● **TO BE DONE**: Put every line of the records below into a numbered list, skipping blank lines and leaving out the pictures.
── RECORDS FOR THIS TASK
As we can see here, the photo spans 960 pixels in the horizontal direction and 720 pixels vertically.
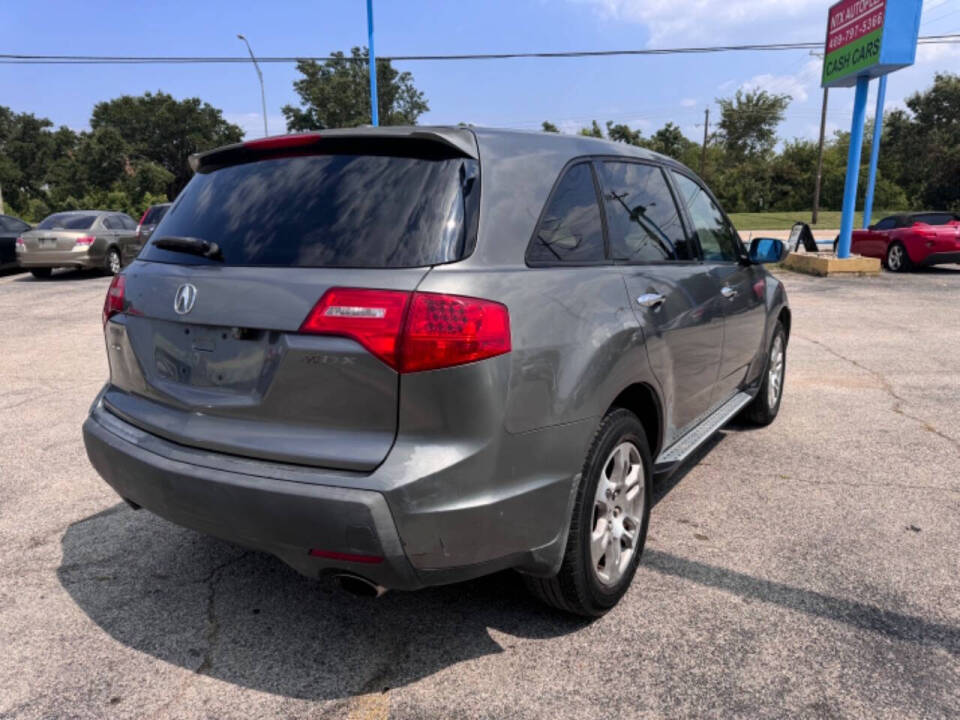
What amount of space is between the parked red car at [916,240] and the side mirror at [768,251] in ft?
44.8

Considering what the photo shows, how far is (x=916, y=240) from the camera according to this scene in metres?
15.6

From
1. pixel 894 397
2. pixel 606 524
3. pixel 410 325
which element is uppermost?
pixel 410 325

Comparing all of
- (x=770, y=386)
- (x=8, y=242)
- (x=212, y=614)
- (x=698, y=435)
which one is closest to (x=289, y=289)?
(x=212, y=614)

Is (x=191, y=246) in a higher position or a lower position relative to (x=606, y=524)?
higher

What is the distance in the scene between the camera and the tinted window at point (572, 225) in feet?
8.14

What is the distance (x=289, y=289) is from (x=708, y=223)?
2751 millimetres

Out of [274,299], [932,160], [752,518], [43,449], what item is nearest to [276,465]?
[274,299]

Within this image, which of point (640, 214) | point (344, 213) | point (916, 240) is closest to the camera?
point (344, 213)

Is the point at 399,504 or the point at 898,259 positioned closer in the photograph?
the point at 399,504

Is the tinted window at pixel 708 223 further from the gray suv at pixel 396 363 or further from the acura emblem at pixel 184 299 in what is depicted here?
the acura emblem at pixel 184 299

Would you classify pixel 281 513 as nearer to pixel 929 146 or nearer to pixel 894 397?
pixel 894 397

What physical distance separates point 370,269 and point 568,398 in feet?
2.45

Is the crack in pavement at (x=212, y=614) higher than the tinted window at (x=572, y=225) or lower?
lower

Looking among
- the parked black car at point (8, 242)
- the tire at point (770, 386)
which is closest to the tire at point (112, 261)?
────
● **FULL ANSWER**:
1. As we can see here, the photo spans 960 pixels in the horizontal direction and 720 pixels vertically.
2. What amount of space is between the parked red car at [916,240] and the side mirror at [768,251] in ft?
3. 44.8
4. Considering what the photo shows, how far is (x=916, y=240) from the camera according to this scene in metres?
5. 15.6
6. From
7. 1. pixel 894 397
8. 2. pixel 606 524
9. 3. pixel 410 325
10. which element is uppermost?
11. pixel 410 325
12. Comparing all of
13. - (x=770, y=386)
14. - (x=8, y=242)
15. - (x=212, y=614)
16. - (x=698, y=435)
17. which one is closest to (x=289, y=289)?
18. (x=212, y=614)
19. Is (x=191, y=246) in a higher position or a lower position relative to (x=606, y=524)?
20. higher
21. What is the distance in the scene between the camera and the tinted window at point (572, 225) in feet?
22. 8.14
23. What is the distance (x=289, y=289) is from (x=708, y=223)?
24. 2751 millimetres
25. Out of [274,299], [932,160], [752,518], [43,449], what item is nearest to [276,465]?
26. [274,299]
27. Within this image, which of point (640, 214) | point (344, 213) | point (916, 240) is closest to the camera?
28. point (344, 213)
29. Is the point at 399,504 or the point at 898,259 positioned closer in the photograph?
30. the point at 399,504
31. Is the tinted window at pixel 708 223 further from the gray suv at pixel 396 363 or further from the acura emblem at pixel 184 299 in what is depicted here?
32. the acura emblem at pixel 184 299
33. Would you classify pixel 281 513 as nearer to pixel 929 146 or nearer to pixel 894 397?
34. pixel 894 397
35. What physical distance separates point 370,269 and point 568,398 in feet?
36. 2.45
37. Is the crack in pavement at (x=212, y=614) higher than the tinted window at (x=572, y=225) or lower?
38. lower
39. Looking among
40. - the parked black car at point (8, 242)
41. - the tire at point (770, 386)
42. which is closest to the tire at point (112, 261)?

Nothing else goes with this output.